*Aim of the exercise*:
Reproduce exactly, and only, the lines running from the start of the entries below to the line containing "common name: eastern gartersnake".

▶

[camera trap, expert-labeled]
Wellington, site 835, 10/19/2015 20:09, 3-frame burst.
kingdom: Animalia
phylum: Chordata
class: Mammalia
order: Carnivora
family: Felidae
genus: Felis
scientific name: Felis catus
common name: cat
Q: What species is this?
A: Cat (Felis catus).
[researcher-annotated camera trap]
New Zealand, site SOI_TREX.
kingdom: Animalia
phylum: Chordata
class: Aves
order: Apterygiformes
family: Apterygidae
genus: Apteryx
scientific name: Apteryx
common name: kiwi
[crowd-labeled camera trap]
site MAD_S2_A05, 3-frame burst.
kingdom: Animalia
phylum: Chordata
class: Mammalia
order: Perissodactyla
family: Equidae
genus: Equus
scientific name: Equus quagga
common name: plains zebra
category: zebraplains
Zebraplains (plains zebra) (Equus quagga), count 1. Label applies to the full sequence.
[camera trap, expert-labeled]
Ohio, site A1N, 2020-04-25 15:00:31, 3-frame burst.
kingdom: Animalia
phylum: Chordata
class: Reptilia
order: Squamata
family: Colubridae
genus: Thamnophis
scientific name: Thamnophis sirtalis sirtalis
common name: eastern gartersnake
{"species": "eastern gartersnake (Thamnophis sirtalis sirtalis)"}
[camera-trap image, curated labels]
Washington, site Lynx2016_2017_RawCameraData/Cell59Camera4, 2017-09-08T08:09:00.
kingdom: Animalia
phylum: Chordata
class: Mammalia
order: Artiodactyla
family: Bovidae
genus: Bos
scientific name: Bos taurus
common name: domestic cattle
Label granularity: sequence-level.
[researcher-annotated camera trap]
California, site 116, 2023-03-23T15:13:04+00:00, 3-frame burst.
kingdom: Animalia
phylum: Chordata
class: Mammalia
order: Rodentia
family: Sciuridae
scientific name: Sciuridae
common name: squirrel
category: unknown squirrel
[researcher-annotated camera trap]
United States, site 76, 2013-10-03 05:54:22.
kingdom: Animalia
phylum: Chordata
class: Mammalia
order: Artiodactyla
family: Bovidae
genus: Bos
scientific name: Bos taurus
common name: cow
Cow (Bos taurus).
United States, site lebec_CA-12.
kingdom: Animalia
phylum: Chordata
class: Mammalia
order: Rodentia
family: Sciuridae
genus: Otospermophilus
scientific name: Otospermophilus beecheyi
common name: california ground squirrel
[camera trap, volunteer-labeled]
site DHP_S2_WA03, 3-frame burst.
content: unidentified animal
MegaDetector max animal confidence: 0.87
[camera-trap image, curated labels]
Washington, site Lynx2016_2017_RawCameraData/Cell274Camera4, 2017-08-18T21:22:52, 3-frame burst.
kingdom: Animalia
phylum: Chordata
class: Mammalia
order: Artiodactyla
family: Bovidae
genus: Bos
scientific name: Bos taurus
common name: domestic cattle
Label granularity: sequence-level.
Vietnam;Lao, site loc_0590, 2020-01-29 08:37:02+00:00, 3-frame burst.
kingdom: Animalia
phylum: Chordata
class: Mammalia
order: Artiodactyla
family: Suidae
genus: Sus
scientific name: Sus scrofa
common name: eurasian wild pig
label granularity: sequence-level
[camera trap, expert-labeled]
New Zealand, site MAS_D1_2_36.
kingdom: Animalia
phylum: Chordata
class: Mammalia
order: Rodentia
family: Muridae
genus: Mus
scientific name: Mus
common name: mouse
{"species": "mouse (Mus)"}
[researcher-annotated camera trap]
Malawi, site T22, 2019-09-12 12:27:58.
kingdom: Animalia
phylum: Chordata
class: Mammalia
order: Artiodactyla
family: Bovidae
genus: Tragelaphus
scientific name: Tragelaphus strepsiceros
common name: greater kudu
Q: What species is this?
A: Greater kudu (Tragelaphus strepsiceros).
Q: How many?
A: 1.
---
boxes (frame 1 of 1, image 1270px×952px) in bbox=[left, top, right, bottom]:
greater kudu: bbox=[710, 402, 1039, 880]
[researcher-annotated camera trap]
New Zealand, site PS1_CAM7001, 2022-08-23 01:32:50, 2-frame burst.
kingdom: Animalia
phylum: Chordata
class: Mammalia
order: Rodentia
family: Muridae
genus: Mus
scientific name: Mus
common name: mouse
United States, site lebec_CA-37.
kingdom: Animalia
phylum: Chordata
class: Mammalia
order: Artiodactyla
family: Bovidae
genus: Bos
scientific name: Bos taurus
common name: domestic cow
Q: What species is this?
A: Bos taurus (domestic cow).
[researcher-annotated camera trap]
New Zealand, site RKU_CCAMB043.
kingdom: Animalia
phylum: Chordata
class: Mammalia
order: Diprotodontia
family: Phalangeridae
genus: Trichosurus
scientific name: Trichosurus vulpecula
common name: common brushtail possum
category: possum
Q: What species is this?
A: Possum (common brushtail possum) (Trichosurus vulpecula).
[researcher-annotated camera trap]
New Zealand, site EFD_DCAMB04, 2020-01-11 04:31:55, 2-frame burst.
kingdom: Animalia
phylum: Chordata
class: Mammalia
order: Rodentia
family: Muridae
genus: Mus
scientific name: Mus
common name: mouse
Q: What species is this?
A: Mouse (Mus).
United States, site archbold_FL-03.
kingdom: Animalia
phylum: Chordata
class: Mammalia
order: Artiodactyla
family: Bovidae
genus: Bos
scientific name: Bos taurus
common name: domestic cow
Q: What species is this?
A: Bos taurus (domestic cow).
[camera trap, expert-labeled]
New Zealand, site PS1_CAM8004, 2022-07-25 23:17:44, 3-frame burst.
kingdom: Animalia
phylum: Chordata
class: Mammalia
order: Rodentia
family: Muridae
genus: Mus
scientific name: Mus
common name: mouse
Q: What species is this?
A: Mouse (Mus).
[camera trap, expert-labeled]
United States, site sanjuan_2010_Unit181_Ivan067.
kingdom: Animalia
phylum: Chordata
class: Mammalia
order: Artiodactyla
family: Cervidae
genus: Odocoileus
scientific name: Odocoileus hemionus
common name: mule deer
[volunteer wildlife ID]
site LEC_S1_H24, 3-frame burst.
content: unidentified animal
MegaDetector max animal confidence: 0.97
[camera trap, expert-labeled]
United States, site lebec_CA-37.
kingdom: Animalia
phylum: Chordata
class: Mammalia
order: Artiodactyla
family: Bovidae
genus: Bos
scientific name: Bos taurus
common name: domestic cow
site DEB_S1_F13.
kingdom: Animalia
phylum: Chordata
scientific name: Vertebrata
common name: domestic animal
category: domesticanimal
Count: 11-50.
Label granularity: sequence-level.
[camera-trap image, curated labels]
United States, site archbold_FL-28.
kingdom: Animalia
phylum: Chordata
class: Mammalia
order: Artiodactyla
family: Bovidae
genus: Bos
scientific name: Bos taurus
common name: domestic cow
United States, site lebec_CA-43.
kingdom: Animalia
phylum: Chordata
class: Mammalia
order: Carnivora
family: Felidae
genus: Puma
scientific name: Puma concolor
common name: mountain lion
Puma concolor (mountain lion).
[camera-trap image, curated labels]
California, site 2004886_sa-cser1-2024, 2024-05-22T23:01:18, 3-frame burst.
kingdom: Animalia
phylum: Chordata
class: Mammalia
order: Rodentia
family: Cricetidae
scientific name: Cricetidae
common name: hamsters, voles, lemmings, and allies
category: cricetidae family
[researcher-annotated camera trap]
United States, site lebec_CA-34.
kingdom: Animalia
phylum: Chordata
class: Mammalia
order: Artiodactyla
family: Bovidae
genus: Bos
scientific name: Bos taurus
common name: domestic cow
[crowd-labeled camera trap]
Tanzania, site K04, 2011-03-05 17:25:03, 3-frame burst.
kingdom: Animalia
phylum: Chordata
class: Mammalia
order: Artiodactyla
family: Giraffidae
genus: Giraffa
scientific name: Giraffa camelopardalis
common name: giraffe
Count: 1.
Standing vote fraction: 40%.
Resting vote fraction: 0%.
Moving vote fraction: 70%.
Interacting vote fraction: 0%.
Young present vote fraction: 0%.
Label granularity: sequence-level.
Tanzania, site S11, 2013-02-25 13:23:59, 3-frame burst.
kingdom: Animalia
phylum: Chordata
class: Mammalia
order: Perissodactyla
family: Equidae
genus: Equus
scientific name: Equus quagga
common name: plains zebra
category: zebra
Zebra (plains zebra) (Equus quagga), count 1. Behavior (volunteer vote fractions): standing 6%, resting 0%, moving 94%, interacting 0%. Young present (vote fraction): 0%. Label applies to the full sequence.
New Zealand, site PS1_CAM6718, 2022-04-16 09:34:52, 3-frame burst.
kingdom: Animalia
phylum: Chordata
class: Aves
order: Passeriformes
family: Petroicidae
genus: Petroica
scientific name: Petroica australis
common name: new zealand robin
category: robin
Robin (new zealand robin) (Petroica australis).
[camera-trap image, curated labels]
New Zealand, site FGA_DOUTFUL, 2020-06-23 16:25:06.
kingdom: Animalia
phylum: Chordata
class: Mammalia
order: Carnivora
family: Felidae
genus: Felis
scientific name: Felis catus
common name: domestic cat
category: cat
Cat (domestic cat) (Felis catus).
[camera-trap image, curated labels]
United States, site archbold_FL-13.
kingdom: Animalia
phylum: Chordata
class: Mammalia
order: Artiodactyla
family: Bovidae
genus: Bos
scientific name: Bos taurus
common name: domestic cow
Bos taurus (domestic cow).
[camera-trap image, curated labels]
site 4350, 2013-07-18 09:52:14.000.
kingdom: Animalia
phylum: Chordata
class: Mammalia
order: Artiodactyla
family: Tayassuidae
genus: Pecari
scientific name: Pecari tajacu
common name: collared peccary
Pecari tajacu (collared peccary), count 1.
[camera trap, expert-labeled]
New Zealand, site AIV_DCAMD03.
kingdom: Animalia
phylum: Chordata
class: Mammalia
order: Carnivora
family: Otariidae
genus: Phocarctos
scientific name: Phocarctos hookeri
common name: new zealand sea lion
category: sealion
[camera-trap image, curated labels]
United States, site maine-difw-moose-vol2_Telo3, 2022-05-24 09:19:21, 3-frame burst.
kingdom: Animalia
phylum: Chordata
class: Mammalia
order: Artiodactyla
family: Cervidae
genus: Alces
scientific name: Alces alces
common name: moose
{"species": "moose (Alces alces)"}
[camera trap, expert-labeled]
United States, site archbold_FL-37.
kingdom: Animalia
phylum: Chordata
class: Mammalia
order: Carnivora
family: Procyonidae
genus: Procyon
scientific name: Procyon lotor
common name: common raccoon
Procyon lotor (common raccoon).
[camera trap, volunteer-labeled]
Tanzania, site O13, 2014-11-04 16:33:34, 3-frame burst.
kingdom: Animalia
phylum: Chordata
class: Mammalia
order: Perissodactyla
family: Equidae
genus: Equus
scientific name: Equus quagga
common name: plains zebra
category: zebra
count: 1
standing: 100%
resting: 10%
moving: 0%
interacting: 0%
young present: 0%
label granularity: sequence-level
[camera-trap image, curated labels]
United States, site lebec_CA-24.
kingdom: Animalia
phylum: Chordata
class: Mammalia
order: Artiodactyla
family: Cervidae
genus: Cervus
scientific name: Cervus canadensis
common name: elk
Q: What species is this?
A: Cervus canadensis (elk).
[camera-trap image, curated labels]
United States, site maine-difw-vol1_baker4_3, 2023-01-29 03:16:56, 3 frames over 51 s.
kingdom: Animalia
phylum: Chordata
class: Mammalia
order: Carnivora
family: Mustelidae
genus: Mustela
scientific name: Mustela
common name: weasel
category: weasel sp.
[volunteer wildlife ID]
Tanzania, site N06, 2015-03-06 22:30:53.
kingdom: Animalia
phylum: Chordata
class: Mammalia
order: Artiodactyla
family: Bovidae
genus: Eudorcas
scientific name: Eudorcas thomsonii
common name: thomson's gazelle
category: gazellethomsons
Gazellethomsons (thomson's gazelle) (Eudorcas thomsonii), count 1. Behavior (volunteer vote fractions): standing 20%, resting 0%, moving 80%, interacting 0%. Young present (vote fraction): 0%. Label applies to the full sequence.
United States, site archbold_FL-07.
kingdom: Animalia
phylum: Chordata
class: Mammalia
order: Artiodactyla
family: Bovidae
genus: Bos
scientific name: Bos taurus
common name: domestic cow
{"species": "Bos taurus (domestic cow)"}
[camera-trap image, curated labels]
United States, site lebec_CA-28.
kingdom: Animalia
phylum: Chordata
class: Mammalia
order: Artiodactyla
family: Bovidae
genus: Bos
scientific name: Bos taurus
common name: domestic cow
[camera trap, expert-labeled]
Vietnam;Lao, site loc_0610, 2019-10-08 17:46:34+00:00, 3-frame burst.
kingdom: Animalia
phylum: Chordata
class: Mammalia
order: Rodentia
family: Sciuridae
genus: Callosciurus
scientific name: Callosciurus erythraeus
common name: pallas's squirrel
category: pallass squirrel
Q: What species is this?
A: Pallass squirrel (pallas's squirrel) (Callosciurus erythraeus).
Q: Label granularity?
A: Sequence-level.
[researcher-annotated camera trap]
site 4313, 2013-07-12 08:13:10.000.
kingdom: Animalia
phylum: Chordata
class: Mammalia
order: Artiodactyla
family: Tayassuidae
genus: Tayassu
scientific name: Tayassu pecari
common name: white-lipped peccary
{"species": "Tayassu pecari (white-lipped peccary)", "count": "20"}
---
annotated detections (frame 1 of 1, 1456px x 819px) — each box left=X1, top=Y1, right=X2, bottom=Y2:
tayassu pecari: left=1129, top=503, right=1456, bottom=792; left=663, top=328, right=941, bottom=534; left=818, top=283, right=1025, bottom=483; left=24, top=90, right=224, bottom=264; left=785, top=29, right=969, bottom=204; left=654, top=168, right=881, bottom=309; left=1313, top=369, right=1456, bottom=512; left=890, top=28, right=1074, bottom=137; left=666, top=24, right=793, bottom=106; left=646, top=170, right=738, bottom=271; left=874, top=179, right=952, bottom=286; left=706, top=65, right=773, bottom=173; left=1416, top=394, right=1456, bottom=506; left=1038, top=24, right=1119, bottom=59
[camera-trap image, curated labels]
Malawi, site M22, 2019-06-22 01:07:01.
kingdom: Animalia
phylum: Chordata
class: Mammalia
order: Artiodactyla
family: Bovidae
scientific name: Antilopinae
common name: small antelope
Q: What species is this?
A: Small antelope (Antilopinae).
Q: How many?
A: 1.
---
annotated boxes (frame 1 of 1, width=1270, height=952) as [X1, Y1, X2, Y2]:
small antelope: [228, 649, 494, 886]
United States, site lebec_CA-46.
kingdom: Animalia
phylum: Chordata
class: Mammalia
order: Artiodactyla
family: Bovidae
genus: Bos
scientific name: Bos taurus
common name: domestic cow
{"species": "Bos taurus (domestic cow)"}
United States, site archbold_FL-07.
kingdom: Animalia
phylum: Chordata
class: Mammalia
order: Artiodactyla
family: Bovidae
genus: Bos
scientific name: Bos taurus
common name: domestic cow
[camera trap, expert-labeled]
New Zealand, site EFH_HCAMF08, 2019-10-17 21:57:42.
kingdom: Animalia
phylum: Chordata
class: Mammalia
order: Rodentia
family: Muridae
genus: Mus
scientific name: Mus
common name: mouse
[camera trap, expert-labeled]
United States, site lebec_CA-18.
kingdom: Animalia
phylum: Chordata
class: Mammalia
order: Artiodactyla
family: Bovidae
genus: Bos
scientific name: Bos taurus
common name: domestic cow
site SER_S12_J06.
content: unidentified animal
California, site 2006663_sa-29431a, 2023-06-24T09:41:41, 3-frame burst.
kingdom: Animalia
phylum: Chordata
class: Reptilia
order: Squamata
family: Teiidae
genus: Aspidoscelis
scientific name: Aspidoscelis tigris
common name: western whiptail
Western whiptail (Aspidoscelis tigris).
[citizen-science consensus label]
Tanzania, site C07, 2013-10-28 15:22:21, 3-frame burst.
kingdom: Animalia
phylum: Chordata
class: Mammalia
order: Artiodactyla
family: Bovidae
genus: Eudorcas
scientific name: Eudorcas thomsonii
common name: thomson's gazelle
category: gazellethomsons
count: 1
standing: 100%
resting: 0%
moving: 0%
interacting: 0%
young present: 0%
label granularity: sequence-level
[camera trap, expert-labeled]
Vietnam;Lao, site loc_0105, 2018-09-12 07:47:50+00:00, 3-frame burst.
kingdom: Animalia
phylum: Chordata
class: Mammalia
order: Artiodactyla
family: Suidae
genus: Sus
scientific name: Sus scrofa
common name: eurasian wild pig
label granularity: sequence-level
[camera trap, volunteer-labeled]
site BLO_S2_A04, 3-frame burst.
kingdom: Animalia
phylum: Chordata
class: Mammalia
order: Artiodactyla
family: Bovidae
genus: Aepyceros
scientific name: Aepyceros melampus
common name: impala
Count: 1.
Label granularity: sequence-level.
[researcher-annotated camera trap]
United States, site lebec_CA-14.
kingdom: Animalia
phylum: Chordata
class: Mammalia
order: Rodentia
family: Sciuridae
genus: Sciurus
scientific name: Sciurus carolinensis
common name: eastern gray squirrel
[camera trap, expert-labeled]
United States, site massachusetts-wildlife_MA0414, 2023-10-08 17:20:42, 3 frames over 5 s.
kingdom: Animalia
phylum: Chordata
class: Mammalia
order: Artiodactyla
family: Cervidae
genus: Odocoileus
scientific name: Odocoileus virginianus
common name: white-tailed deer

◀

*Solution to the problem*:
[camera trap, expert-labeled]
Wellington, site 835, 10/19/2015 20:09, 3-frame burst.
kingdom: Animalia
phylum: Chordata
class: Mammalia
order: Carnivora
family: Felidae
genus: Felis
scientific name: Felis catus
common name: cat
Q: What species is this?
A: Cat (Felis catus).
[researcher-annotated camera trap]
New Zealand, site SOI_TREX.
kingdom: Animalia
phylum: Chordata
class: Aves
order: Apterygiformes
family: Apterygidae
genus: Apteryx
scientific name: Apteryx
common name: kiwi
[crowd-labeled camera trap]
site MAD_S2_A05, 3-frame burst.
kingdom: Animalia
phylum: Chordata
class: Mammalia
order: Perissodactyla
family: Equidae
genus: Equus
scientific name: Equus quagga
common name: plains zebra
category: zebraplains
Zebraplains (plains zebra) (Equus quagga), count 1. Label applies to the full sequence.
[camera trap, expert-labeled]
Ohio, site A1N, 2020-04-25 15:00:31, 3-frame burst.
kingdom: Animalia
phylum: Chordata
class: Reptilia
order: Squamata
family: Colubridae
genus: Thamnophis
scientific name: Thamnophis sirtalis sirtalis
common name: eastern gartersnake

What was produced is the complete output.